PARTS OF THE EXERCISE:
(a) Retype the BenchmarkAggr plotting documentation between "Confidence level for" and "(logical(1))", inclusive.
(b) Summarize the BenchmarkAggr plotting documentation in two sentences.
(c) Please carry on with the BenchmarkAggr plotting documentation from its last line.

PAGE EXTRACT:
========================================
Skip to contents

Generates plots for BenchmarkAggr, all assume that there are multiple, independent, tasks. Choices depending on the argument type:

  • "mean" (default): Assumes there are at least two independent tasks. Plots the sample mean of the measure for all learners with error bars computed with the standard error of the mean.

  • "box": Boxplots for each learner calculated over all tasks for a given measure.

  • "fn": Plots post-hoc Friedman-Nemenyi by first calling BenchmarkAggr$friedman_posthoc and plotting significant pairs in coloured squares and leaving non-significant pairs blank, useful for simply visualising pair-wise comparisons.

  • "cd": Critical difference plots (Demsar, 2006). Learners are drawn on the x-axis according to their average rank with the best performing on the left and decreasing performance going right. Any learners not connected by a horizontal bar are significantly different in performance. Critical differences are calculated as: $$CD = q_{\alpha} \sqrt{\left(\frac{k(k+1)}{6N}\right)}$$ Where \(q_\alpha\) is based on the studentized range statistic. See references for further details. It's recommended to crop white space using external tools, or function image_trim() from package magick.

Usage

# S3 method for BenchmarkAggr
autoplot(
  object,
  type = c("mean", "box", "fn", "cd"),
  meas = NULL,
  level = 0.95,
  p.value = 0.05,
  minimize = TRUE,
  test = "nem",
  baseline = NULL,
  style = 1L,
  ratio = 1/7,
  col = "red",
  friedman_global = TRUE,
  ...
)

Arguments

object

(BenchmarkAggr)
The benchmark aggregation object.

type

(character(1))
Type of plot, see description.

meas

(character(1))
Measure to plot, should be in obj$measures, can be NULL if only one measure is in obj.

level

(numeric(1))
Confidence level for error bars for type = "mean"

p.value

(numeric(1))
What value should be considered significant for type = "cd" and type = "fn".

minimize

(logical(1))
For type = "cd", indicates if the measure is optimally minimized. Default is TRUE.

test

(character(1)))
For type = "cd", critical differences are either computed between all learners (test = "nemenyi"), or to a baseline (test = "bd"). Bonferroni-Dunn usually yields higher power than Nemenyi as it only compares algorithms to one baseline. Default is "nemenyi".

baseline

(character(1))
For type = "cd" and test = "bd" a baseline learner to compare the other learners to, should be in $learners, if NULL then differences are compared to the best performing learner.
========================================
SUPPLIED RECORDS:
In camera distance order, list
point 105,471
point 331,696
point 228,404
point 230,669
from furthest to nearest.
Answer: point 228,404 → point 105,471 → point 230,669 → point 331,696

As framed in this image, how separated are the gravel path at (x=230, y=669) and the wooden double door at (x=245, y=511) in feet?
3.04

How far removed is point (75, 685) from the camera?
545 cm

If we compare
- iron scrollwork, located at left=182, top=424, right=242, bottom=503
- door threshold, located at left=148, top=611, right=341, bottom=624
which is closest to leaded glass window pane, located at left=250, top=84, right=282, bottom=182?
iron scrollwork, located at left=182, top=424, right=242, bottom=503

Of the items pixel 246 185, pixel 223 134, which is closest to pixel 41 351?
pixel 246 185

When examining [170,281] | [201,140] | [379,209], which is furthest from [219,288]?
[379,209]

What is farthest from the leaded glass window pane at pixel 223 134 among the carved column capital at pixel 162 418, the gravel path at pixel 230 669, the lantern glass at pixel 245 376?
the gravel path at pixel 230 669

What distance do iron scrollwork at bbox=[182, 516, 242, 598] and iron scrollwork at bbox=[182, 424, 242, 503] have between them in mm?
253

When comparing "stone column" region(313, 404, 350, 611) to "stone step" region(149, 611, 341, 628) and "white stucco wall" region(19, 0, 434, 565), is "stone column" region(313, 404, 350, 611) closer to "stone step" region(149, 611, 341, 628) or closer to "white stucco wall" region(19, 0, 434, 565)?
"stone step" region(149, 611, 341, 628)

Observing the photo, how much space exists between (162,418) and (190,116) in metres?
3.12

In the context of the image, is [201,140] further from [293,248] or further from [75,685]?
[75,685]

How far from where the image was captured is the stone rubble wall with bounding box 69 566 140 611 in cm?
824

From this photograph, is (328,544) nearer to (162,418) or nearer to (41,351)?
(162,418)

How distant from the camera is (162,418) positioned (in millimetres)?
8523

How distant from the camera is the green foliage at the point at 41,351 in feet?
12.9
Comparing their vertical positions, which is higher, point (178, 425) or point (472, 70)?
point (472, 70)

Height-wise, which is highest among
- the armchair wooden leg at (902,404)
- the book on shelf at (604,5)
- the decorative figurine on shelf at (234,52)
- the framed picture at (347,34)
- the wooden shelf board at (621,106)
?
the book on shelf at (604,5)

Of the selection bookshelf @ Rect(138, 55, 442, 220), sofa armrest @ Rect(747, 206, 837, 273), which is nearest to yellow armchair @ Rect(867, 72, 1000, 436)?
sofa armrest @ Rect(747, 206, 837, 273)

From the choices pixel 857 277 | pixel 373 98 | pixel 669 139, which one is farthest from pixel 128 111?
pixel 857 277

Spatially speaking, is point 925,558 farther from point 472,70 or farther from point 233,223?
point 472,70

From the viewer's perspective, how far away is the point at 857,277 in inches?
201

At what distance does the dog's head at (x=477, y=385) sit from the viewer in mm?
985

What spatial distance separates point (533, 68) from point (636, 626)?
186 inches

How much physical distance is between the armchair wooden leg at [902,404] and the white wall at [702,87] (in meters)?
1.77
========================================
REPLIES:
(a)
Confidence level for error bars for type = "mean"

p.value

(numeric(1))
What value should be considered significant for type = "cd" and type = "fn".

minimize

(logical(1))

(b) The autoplot method for BenchmarkAggr plots results across multiple independent tasks in four styles: sample means with standard-error bars, boxplots per learner, post-hoc Friedman-Nemenyi squares marking significant pairs, and critical difference plots that rank learners by average rank. Its arguments set the measure, the error-bar confidence level, the significance cutoff, whether the measure is minimized, and whether critical differences compare all learners or compare each against a baseline learner.

(c)
style

(integer(1))
For type = "cd" two ggplot styles are shipped with the package (style = 1 or style = 2), otherwise the data can be accessed via the returned ggplot.

ratio

(numeric(1))
For type = "cd" and style = 1, passed to ggplot2::coord_fixed(), useful for quickly specifying the aspect ratio of the plot, best used with ggsave().

col

(character(1))
For type = "fn", specifies color to fill significant tiles, default is "red".

friedman_global

(logical(1))
Should a friedman global test be performed fortype = "cd" and type = "fn"? If FALSE, a warning is issued in case the corresponding friedman posthoc test fails instead of an error. Default is TRUE (raises an error if global test fails).

...

ANY
Additional arguments, currently unused.

Value

The generated plot.

References

Demšar J (2006). “Statistical Comparisons of Classifiers over Multiple Data Sets.” Journal of Machine Learning Research, 7(1), 1-30. https://jmlr.org/papers/v7/demsar06a.html.

Examples

if (requireNamespaces(c("mlr3learners", "mlr3", "rpart", "xgboost"))) {
library(mlr3)
library(mlr3learners)
library(ggplot2)

set.seed(1)
task = tsks(c("iris", "sonar", "wine", "zoo"))
learns = lrns(c("classif.featureless", "classif.rpart", "classif.xgboost"))
bm = benchmark(benchmark_grid(task, learns, rsmp("cv", folds = 3)))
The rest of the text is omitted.